DMA can be configured in AI Engine memory modules or AI Engine-ML memory tiles to transfer data to and from streams. The DMA write or read operation requires the lock of the write or read buffer to be acquired before the operation starts. If the lock of the DMA buffer is not acquired, the DMA operation will be stalled.
Following picture shows a DMA Stalls view. The DMA stalls can be cross-probed across graph, array and trace views.
Figure 1. DMA Stalls View
Each DMA stall has the following information:
- NAME
- The stream stall is named
DMALS_<NUM>
. The earlier the stall happens, the smaller the number. - TILE
- The DMA location.
- DMA CHANNEL
- The DMA channel.
- STALLED INSTANCE
- The stalled instance.
- STALLED PORT
- The port where the stall happens.
- START (PS)
- The start time that the stall happens.
- DURATION (PS)
- The duration of the stall.
- RELATED STALLS
- Other stalls that might cause this stall, or the stalls this stall could cause.
- BUFFER
- The buffer related to the DMA operation.
- LOCK HOLDER
- The source that is holding the lock of the buffer.
The following table lists some possible DMA stall scenarios and solutions:
Source | DMA Channel | Destination | Stalled Instance | Possible Cause or Solution |
---|---|---|---|---|
PL Interface | DMA Write | Tile Buffer | PL Interface | Tile buffers are full.

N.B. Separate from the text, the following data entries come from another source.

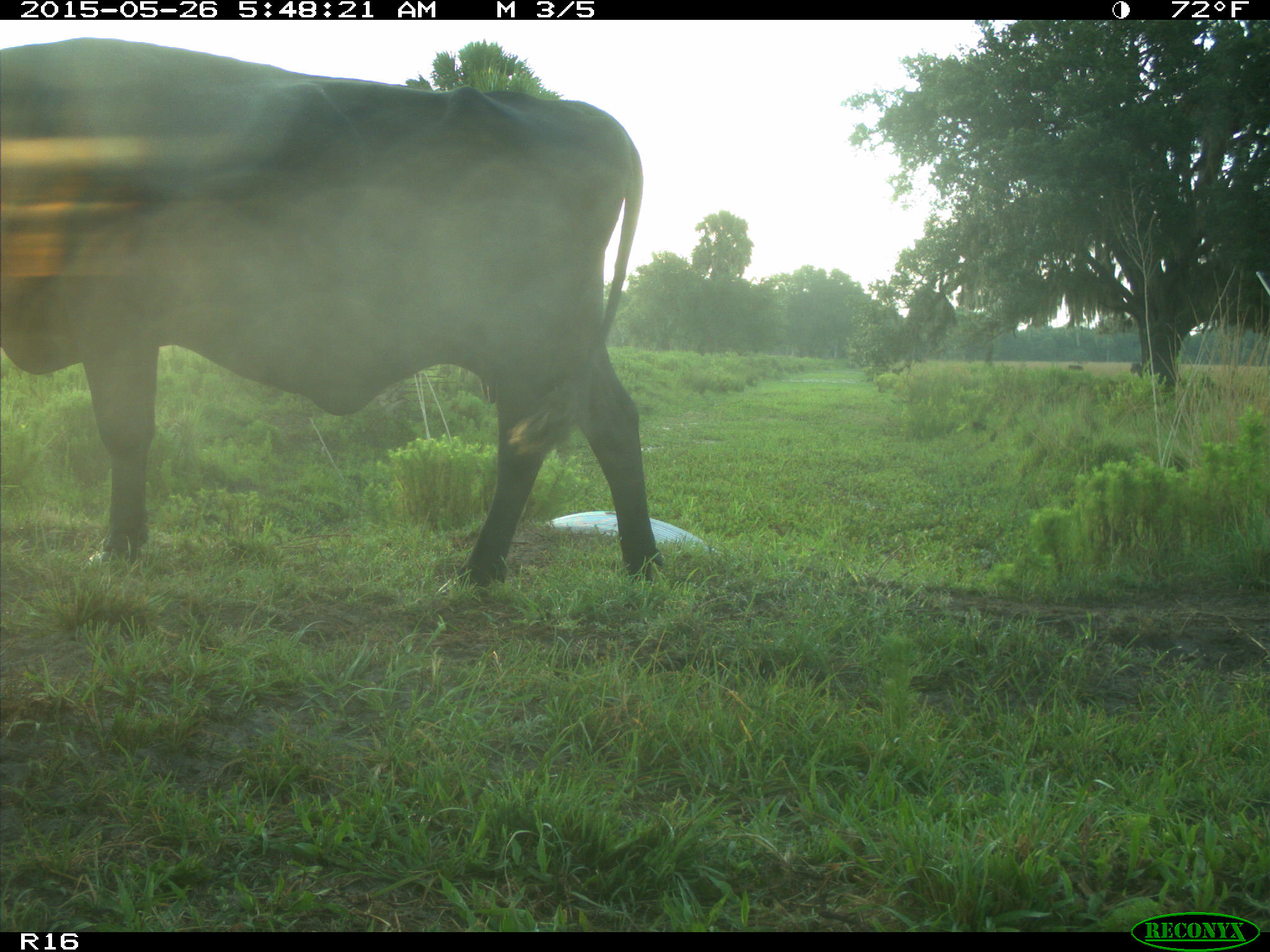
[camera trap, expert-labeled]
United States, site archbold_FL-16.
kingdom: Animalia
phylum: Chordata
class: Mammalia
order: Artiodactyla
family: Bovidae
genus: Bos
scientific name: Bos taurus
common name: domestic cow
Bos taurus (domestic cow).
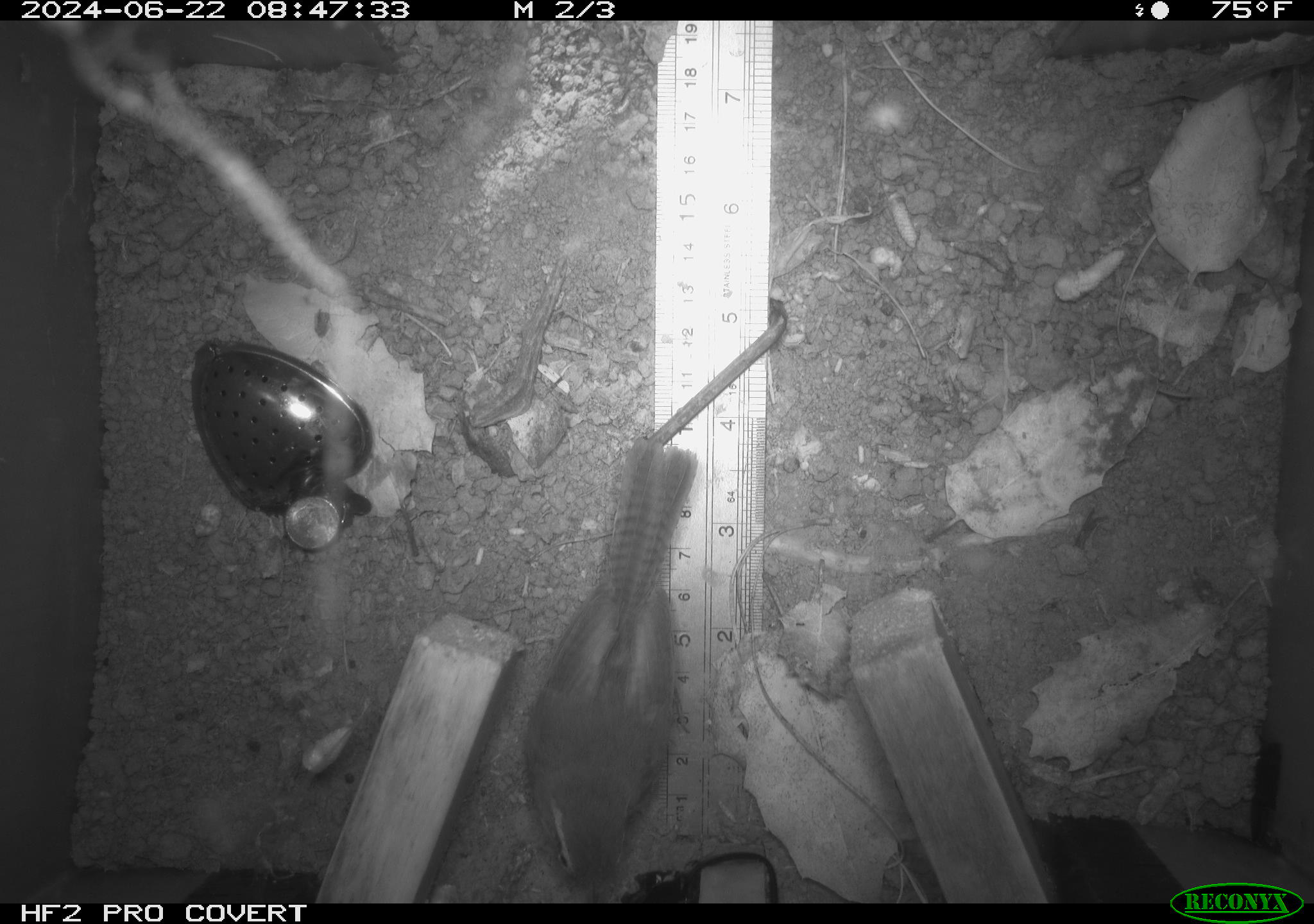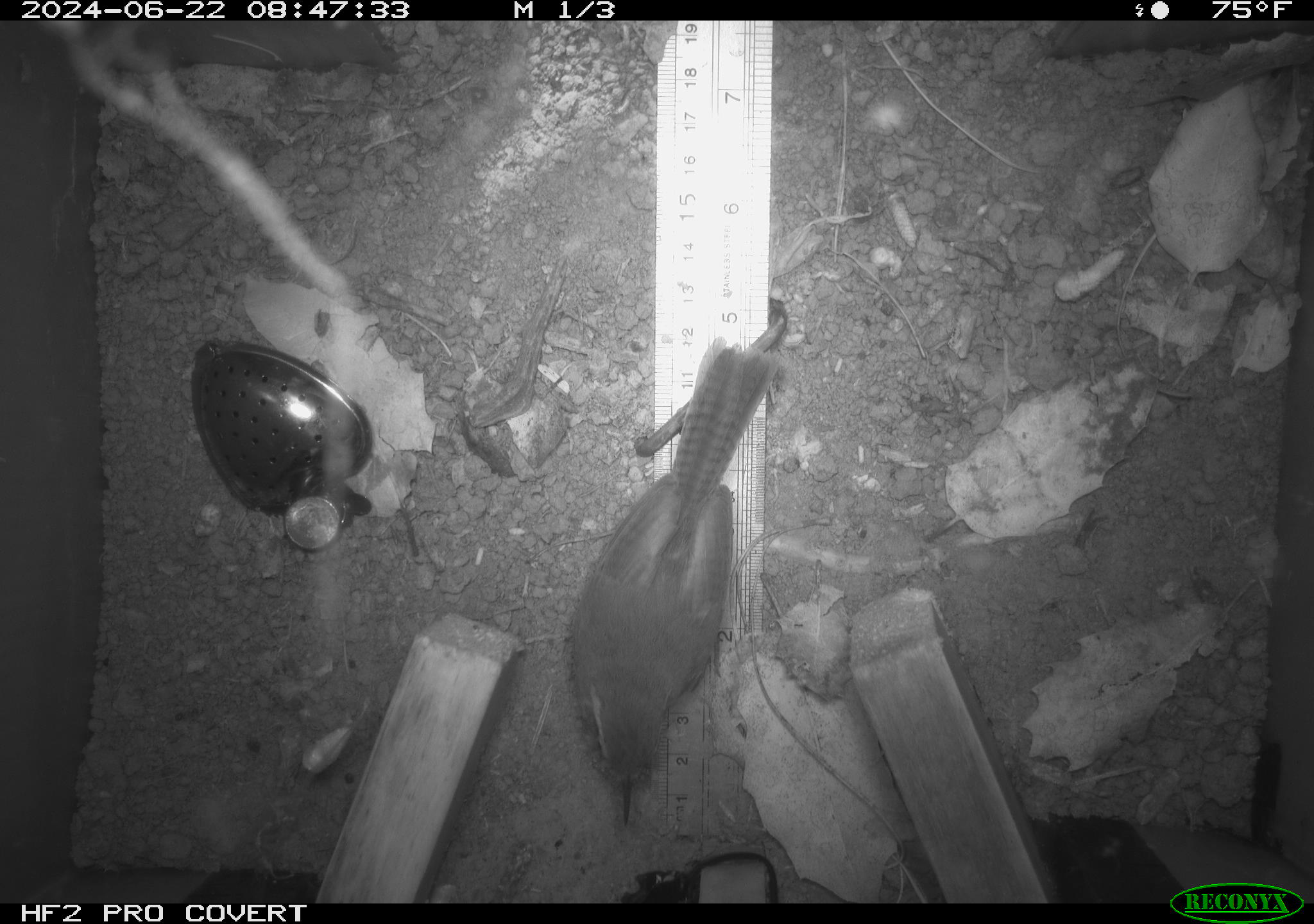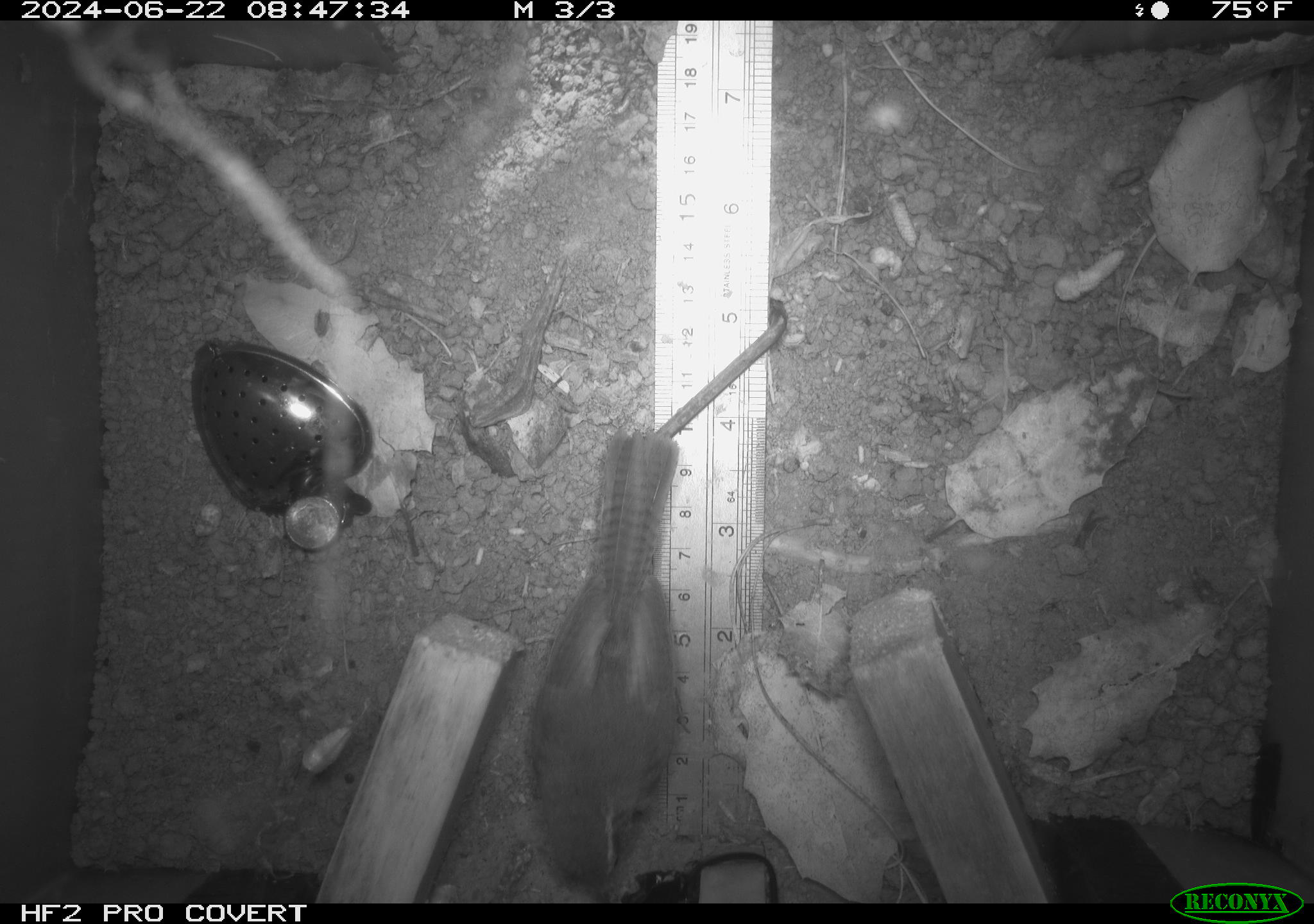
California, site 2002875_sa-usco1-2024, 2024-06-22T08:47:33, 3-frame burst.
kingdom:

Improve kernel performance. |
PL Interface | DMA Write | Memory Tile | PL Interface | Memory tile reading is not completed. Use Ping-Pong buffers of memory tile. |
Tile Buffer | DMA Read | PL Interface | PL Interface | Tile buffer is not ready. If it occurs in the very beginning, it's ok. If it occurs between kernel executions, try to improve kernel performance. |
Memory Tile | DMA Read | Tile Buffer | Kernel | Data transfer is slow, or multiple read ports of memory tile affect each other. Try to improve data transfer speed comparing to kernel execution. |